▶ [PROMPT]: Can you write out, word for word, the stretch of the records below from their very start through the line containing "1.83 metres", including both ends?

[START OF GIVEN RECORDS]

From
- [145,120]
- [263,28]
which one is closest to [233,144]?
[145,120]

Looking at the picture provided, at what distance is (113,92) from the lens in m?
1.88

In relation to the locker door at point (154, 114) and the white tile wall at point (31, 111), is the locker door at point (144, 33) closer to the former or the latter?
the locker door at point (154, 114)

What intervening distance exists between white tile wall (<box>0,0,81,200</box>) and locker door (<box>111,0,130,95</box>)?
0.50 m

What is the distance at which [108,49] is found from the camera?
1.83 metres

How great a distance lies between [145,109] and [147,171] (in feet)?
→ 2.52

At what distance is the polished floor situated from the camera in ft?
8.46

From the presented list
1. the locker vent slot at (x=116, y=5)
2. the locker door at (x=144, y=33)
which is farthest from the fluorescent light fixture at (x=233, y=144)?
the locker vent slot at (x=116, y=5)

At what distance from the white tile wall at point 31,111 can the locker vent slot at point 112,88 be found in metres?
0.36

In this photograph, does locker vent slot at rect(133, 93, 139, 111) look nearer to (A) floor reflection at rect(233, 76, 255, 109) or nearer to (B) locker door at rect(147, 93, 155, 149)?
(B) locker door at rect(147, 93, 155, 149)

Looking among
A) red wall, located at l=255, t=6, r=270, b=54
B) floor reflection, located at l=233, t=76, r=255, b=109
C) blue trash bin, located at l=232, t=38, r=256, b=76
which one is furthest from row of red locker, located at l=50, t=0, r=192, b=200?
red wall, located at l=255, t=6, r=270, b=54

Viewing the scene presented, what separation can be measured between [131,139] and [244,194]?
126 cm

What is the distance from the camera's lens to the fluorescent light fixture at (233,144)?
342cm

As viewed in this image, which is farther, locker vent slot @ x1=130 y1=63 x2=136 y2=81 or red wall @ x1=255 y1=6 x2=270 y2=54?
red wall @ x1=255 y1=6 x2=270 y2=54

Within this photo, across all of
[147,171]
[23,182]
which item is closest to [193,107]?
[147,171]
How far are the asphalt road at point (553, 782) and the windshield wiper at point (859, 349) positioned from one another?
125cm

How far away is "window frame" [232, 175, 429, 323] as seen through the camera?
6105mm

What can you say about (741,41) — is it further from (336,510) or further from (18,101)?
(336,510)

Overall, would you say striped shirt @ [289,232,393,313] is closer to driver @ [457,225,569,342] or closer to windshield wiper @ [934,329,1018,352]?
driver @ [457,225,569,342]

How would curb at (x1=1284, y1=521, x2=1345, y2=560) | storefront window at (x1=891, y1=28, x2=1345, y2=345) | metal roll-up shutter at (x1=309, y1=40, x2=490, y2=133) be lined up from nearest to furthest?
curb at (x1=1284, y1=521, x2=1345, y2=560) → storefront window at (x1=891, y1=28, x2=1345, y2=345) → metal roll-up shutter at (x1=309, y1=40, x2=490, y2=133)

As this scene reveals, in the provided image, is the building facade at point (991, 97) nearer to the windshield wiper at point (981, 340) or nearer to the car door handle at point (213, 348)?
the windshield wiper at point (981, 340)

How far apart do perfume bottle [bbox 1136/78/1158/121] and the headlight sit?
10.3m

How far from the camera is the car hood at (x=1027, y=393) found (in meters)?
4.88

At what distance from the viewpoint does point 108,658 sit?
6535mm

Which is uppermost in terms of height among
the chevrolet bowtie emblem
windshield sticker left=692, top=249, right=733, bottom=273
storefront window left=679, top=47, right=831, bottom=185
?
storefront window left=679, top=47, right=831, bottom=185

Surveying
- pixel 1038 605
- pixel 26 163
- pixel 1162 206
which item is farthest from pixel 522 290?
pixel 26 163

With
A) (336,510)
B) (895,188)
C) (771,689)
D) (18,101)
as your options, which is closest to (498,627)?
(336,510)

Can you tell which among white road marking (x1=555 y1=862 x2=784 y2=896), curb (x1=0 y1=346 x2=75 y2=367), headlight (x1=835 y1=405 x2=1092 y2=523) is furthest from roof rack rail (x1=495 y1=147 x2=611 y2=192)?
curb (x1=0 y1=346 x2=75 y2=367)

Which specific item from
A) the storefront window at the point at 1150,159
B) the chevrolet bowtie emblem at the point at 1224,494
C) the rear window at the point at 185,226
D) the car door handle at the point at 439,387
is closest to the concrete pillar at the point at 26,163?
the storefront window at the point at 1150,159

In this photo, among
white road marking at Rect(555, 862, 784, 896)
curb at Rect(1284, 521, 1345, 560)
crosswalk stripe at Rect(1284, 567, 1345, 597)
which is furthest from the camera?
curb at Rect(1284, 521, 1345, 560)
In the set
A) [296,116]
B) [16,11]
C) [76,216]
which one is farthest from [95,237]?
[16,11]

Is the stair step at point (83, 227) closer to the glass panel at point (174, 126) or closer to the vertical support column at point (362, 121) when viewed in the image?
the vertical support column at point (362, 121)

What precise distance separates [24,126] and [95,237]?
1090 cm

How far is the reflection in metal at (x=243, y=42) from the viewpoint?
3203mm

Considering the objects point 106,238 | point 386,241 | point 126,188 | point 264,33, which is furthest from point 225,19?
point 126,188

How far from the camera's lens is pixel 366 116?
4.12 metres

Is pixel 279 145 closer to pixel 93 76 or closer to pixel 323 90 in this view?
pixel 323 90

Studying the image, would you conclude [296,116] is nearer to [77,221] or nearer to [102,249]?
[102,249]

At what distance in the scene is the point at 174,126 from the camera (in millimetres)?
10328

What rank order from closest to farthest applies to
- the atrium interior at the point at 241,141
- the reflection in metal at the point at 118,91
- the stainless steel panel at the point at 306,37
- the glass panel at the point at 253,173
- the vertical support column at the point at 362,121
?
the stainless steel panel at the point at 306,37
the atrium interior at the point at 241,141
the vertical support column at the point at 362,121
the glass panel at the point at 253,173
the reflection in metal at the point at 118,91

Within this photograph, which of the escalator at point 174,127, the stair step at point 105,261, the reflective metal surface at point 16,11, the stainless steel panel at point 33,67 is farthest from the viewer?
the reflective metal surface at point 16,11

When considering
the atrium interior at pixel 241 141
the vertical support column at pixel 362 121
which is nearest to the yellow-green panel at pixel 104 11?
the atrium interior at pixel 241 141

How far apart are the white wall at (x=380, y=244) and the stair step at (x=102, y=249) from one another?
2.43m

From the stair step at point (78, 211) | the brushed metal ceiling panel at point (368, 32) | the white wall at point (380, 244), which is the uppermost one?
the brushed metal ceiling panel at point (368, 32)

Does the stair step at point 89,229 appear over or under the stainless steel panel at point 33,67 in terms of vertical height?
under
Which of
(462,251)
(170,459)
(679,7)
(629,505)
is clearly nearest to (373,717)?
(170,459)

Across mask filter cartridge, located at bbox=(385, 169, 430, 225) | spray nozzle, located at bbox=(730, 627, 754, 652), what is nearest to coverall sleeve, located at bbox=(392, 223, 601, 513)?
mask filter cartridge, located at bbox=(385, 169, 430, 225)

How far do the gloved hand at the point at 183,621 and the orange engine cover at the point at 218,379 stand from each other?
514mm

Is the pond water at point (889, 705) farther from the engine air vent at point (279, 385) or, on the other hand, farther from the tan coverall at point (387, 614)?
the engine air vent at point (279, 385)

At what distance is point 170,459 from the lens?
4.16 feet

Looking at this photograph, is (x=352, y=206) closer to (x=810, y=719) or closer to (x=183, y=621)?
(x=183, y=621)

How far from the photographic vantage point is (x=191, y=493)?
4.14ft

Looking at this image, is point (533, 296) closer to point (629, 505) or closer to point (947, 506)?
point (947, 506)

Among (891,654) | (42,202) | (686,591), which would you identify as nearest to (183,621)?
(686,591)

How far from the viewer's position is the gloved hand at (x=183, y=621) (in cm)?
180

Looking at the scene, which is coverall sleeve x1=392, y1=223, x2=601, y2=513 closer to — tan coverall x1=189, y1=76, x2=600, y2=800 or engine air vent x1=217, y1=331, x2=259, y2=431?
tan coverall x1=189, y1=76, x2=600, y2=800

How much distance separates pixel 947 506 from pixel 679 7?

[END OF GIVEN RECORDS]

▶ [EXERCISE RESPONSE]:
From
- [145,120]
- [263,28]
which one is closest to [233,144]?
[145,120]

Looking at the picture provided, at what distance is (113,92) from the lens in m?
1.88

In relation to the locker door at point (154, 114) and the white tile wall at point (31, 111), is the locker door at point (144, 33) closer to the former or the latter?
the locker door at point (154, 114)

What intervening distance exists between white tile wall (<box>0,0,81,200</box>) and locker door (<box>111,0,130,95</box>)?
0.50 m

What is the distance at which [108,49] is found from the camera?
1.83 metres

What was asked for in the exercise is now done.